Unstructured-IO / unstructured-api

Apache License 2.0
509 stars 108 forks source link

500 Server Error when parsing some PDF #465

Open AmrAhmedElagoz opened 1 week ago

AmrAhmedElagoz commented 1 week ago

Describe the bug INFO:main:Detected file type: application/pdf INFO:main:Sending request to https://api.unstructured.io/general/v0/general INFO:main:Headers: {'Accept': 'application/json', 'unstructured-api-key': 'xxx'} INFO:main:File being sent: Mahmoud_Gamal_Resume.pdf INFO:main:Response status code: 500 INFO:main:Response headers: {'Date': 'Sun, 29 Sep 2024 21:51:15 GMT', 'Content-Type': 'application/json', 'Content-Length': '47', 'Connection': 'keep-alive', 'server': 'uvicorn'} ERROR:main:500 Internal Server Error: {"detail":"'6114cee903d6a72fa0370b97d042b71c'"} ERROR:main:Error details: { "detail": "'6114cee903d6a72fa0370b97d042b71c'" } HTTP error occurred: 500 Server Error: Internal Server Error for url: https://api.unstructured.io/general/v0/general

To Reproduce A simple code to reproduce the error:

import requests
import json
import logging
import magic

logging.basicConfig(level=logging.INFO)
logger = logging.getLogger(__name__)

def is_pdf(file_path):
    mime = magic.Magic(mime=True)
    file_type = mime.from_file(file_path)
    logger.info(f"Detected file type: {file_type}")
    return file_type == "application/pdf"

def parse_pdf(api_key, file_path):
    if not is_pdf(file_path):
        return "Error: The provided file is not a PDF."

    url = "https://api.unstructured.io/general/v0/general"

    headers = {
        "Accept": "application/json",
        "unstructured-api-key": api_key
    }

    try:
        with open(file_path, "rb") as file:
            files = {"files": (file_path, file, "application/pdf")}

            logger.info(f"Sending request to {url}")
            logger.info(f"Headers: {headers}")
            logger.info(f"File being sent: {file_path}")

            response = requests.post(url, headers=headers, files=files)

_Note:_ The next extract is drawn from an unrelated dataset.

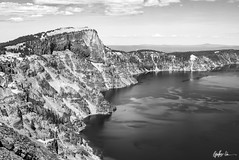 Impressions of Crater Lake: Llao Rock (g-liu) Tags: oregon crater lake nationalpark blackandwhite monochrome usa west sky water darktable sony a6500 july 2018 daylight daytime contrast reflection trees evergreen slopes caldera round rock volcano partlycloudy
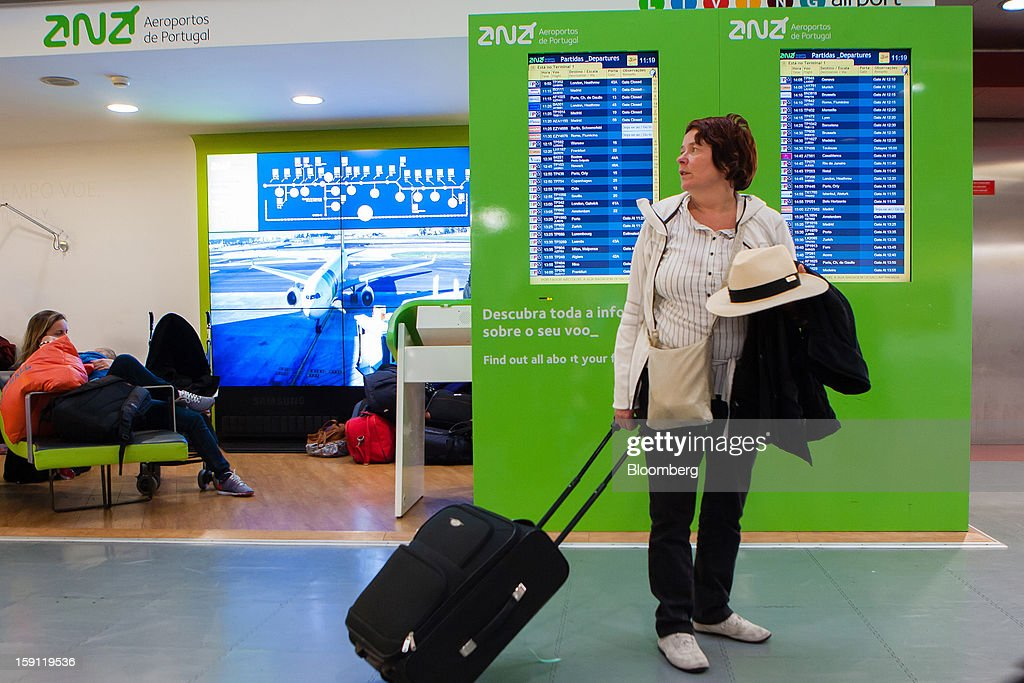 A passenger pauses with her luggage in front of flight information screens at Lisbon International (Portela) airport, operated by ANA-Aeroportos de Portugal SA, in Lisbon, Portugal, on Tuesday, Jan. 8, 2013. Portugal's government agreed to sell state-owned airport operator ANA-Aeroportos de Portugal SA to Vinci SA for 3.08 billion euros ($4.07 billion), raising money for the debt-strapped country. Photographer: Mario Proenca/Bloomberg via Getty Images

        logger.info(f"Response status code: {response.status_code}")
        logger.info(f"Response headers: {response.headers}")

        response.raise_for_status()

        return response.json()
    except requests.exceptions.HTTPError as http_err:
        if response.status_code == 500:
            logger.error(f"500 Internal Server Error: {response.text}")
            try:
                error_details = response.json()
                logger.error(f"Error details: {json.dumps(error_details, indent=2)}")
            except json.JSONDecodeError:
                logger.error("Could not parse error response as JSON")
        return f"HTTP error occurred: {http_err}"
    except requests.exceptions.RequestException as err:
        return f"An error occurred: {err}"
    except Exception as e:
        return f"An unexpected error occurred: {e}"

def main():
    api_key = "YOUR_API_KEY_HERE"
    file_path = "Mahmoud_Gamal_Resume.pdf"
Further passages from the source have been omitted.